What you have to do: Of the lines in the data below, write out exactly those from the one holding "Jennifer Aniston eligió" through the one holding "Złoże ropy naftowej", both included.

Data extract:
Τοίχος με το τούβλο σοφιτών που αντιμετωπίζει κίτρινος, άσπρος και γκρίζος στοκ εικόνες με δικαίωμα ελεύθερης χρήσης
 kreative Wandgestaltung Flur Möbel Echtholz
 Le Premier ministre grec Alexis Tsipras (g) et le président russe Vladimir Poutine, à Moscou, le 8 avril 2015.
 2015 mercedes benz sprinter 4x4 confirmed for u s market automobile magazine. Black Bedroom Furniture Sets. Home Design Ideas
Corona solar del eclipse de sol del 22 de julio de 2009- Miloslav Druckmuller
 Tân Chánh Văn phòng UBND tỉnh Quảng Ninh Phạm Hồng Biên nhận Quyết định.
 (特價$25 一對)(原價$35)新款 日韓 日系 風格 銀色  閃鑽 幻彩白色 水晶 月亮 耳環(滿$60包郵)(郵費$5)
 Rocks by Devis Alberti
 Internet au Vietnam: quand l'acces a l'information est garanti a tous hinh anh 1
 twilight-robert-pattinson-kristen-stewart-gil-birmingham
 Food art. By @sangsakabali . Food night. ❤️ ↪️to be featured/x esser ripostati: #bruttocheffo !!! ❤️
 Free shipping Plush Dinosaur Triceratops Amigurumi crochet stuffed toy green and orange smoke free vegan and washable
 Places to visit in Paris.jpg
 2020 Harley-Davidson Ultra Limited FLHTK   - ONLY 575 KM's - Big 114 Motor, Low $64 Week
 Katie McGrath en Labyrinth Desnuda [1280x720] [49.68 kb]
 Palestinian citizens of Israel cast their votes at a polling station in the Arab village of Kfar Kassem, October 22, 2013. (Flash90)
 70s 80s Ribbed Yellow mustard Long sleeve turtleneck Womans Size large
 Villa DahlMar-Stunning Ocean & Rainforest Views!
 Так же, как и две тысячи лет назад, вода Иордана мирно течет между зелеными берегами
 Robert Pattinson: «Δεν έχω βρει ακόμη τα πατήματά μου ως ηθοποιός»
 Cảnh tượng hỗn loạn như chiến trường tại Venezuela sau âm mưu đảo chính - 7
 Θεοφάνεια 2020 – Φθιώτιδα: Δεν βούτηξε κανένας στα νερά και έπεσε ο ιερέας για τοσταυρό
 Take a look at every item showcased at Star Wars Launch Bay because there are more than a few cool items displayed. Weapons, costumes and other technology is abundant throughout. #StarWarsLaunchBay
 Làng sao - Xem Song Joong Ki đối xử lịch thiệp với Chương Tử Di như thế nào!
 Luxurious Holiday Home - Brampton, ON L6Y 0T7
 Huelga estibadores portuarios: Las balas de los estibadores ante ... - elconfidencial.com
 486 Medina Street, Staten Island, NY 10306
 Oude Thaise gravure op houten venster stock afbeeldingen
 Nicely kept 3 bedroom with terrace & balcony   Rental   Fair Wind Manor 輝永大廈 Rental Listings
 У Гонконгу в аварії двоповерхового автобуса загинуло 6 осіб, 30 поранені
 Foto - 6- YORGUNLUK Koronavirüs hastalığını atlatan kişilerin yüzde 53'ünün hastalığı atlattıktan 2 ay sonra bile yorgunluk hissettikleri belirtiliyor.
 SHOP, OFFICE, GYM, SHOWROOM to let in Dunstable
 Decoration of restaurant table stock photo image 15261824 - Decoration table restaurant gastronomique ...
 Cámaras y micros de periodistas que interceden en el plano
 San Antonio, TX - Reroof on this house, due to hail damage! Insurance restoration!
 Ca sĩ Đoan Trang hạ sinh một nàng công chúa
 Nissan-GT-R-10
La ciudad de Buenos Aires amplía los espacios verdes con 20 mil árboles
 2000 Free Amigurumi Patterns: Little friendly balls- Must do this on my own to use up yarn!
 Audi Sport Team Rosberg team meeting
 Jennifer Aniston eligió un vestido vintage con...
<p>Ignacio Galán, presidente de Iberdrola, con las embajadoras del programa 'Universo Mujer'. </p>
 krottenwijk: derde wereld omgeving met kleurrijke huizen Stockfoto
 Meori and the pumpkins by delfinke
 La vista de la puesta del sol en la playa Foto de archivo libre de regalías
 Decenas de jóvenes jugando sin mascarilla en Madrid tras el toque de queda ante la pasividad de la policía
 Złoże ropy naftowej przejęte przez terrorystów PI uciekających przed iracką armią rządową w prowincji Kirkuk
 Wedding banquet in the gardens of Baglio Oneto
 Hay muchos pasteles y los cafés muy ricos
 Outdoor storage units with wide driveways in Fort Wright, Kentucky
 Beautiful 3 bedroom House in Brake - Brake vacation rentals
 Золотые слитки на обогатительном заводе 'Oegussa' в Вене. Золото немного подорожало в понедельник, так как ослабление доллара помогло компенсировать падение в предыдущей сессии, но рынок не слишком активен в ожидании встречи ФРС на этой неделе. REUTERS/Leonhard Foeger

The completed task:
 Jennifer Aniston eligió un vestido vintage con...
<p>Ignacio Galán, presidente de Iberdrola, con las embajadoras del programa 'Universo Mujer'. </p>
 krottenwijk: derde wereld omgeving met kleurrijke huizen Stockfoto
 Meori and the pumpkins by delfinke
 La vista de la puesta del sol en la playa Foto de archivo libre de regalías
 Decenas de jóvenes jugando sin mascarilla en Madrid tras el toque de queda ante la pasividad de la policía
 Złoże ropy naftowej przejęte przez terrorystów PI uciekających przed iracką armią rządową w prowincji Kirkuk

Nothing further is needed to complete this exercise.